Rijkswet van 16 februari 2006 tot wijziging van de Rijksoctrooiwet 1995 ter implementatie van de richtlijn inzake handhaving van intellectuele-eigendomsrechten

Wij Beatrix, bij de gratie Gods, Koningin der Nederlanden, Prinses van Oranje-Nassau, enz. enz. enz.

Allen, die deze zullen zien of horen lezen, saluut! doen te weten:

Alzo Wij in overweging genomen hebben, dat het noodzakelijk is, ter uitvoering van de Richtlijn nr. 2004/48/EG van het Europees Parlement en de Raad van de Europese Unie van 29 april 2004 betreffende de handhaving van intellectuele-eigendomsrechten (PbEG L 195) de Rijksoctrooiwet 1995 te wijzigen;

Zo is het, dat Wij, de Raad van State van het Koninkrijk gehoord, en met gemeen overleg der Staten-Generaal, de bepalingen van het Statuut voor het Koninkrijk in acht genomen zijnde, hebben goedgevonden en verstaan, gelijk Wij goedvinden en verstaan bij deze:

ARTIKEL I

De Rijksoctrooiwet 1995 wordt gewijzigd als volgt:

Artikel 70 wordt gewijzigd als volgt:

1. Aan het vierde lid wordt toegevoegd: In passende gevallen kan de rechter de schadevergoeding vaststellen als een forfaitair bedrag.

2. De eerste volzin van het zesde lid wordt vervangen door:

De octrooihouder heeft de bevoegdheid roerende zaken waarmee een inbreuk op zijn recht wordt gemaakt als zijn eigendom op te vorderen dan wel de bevoegdheid onttrekking aan het verkeer, vernietiging of onbruikbaarmaking te vorderen van die zaken, en onttrekking aan het verkeer te vorderen van materialen en werktuigen die voornamelijk zijn gebruikt bij de voortbrenging van die zaken. De bepalingen van het Wetboek van Burgerlijke Rechtsvordering betreffende beslag en executie tot afgifte van roerende zaken zijn van toepassing. Bij samenloop met een ander beslag gaat degene die beslag heeft gelegd krachtens dit artikel voor. Een vordering als bedoeld in de eerste volzin wordt op kosten van de gedaagde uitgevoerd, tenzij bijzondere redenen dit beletten.
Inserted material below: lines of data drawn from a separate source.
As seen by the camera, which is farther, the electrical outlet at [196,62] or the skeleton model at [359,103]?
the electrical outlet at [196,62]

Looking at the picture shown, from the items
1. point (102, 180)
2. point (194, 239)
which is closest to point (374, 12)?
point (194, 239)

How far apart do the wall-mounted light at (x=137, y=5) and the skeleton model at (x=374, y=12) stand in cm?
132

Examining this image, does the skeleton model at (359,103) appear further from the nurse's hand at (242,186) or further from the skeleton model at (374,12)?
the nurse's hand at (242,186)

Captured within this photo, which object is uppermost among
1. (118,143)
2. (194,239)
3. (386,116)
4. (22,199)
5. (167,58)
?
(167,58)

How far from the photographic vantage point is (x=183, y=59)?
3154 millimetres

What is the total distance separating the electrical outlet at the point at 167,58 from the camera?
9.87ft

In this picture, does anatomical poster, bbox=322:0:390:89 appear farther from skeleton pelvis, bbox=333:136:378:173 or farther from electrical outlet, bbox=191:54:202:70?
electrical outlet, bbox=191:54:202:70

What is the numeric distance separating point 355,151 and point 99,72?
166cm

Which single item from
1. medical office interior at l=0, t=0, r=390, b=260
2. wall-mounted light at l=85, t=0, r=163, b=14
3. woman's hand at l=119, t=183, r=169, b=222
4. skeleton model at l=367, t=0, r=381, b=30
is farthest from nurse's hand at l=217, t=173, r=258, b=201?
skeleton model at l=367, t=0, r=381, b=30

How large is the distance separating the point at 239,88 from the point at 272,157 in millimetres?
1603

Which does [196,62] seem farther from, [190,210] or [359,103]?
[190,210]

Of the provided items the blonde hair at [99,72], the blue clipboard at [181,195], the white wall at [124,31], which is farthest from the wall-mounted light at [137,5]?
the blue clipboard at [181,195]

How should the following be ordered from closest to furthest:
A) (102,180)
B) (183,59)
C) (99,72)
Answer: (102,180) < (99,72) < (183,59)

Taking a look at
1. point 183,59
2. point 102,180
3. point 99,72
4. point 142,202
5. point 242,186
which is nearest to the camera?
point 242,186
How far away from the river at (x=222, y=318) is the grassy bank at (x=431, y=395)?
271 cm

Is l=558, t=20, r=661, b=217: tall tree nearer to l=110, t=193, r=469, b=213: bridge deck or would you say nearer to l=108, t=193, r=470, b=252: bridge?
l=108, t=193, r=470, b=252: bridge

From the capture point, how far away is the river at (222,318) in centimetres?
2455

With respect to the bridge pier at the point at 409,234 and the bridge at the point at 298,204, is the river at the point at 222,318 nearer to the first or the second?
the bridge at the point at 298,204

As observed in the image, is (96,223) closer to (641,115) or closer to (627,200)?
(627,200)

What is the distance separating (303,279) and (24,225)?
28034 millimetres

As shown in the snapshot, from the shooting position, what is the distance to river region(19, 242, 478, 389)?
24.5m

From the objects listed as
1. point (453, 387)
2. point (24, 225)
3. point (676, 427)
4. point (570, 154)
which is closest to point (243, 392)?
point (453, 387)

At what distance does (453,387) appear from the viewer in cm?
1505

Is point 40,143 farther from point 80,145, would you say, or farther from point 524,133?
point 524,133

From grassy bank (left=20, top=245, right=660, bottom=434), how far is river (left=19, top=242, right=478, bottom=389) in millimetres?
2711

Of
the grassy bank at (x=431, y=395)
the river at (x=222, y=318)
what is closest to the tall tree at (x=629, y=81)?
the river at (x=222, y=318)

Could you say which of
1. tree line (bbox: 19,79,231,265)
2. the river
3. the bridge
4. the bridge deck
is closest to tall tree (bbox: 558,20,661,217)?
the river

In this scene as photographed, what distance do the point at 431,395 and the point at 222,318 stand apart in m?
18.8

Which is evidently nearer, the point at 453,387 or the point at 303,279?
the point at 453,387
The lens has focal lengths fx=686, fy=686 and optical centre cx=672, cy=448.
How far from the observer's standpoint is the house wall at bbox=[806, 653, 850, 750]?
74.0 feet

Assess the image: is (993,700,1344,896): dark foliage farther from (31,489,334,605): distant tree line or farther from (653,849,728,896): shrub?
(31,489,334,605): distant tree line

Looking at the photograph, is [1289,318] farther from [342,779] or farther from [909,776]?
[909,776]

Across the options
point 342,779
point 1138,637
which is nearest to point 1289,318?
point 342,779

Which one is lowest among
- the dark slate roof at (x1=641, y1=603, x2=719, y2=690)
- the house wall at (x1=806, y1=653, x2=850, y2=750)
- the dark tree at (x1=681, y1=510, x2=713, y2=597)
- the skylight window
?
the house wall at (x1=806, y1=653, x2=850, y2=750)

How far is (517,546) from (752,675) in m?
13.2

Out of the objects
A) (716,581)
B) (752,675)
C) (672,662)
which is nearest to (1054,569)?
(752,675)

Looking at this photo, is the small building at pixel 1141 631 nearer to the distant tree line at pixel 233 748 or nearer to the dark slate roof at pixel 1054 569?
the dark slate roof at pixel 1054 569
3. Er worden vier leden toegevoegd, luidende:

  • 8. De octrooihouder heeft de bevoegdheid een bevel te vorderen tot staking van diensten van tussenpersonen wier diensten door derden worden gebruikt om inbreuk op zijn recht te maken.

  • 9. De octrooihouder heeft de bevoegdheid te vorderen dat degene die inbreuk op zijn recht heeft gemaakt wordt bevolen al hetgeen hem bekend is omtrent de herkomst en distributiekanalen van de zaken waarmee die inbreuk is gepleegd, aan hem mee te delen en alle daarop betrekking hebbende gegevens te verstrekken.

  • 10. De octrooihouder heeft de bevoegdheid te vorderen dat bij tijdelijke voortzetting van de vermeende inbreuk aan deze voortzetting de voorwaarde wordt verbonden dat zekerheid wordt gesteld voor vergoeding van de door hem geleden schade. De octrooihouder komt die bevoegdheid eveneens toe bij voortzetting van de dienstverlening door een tussenpersoon als bedoeld in het achtste lid.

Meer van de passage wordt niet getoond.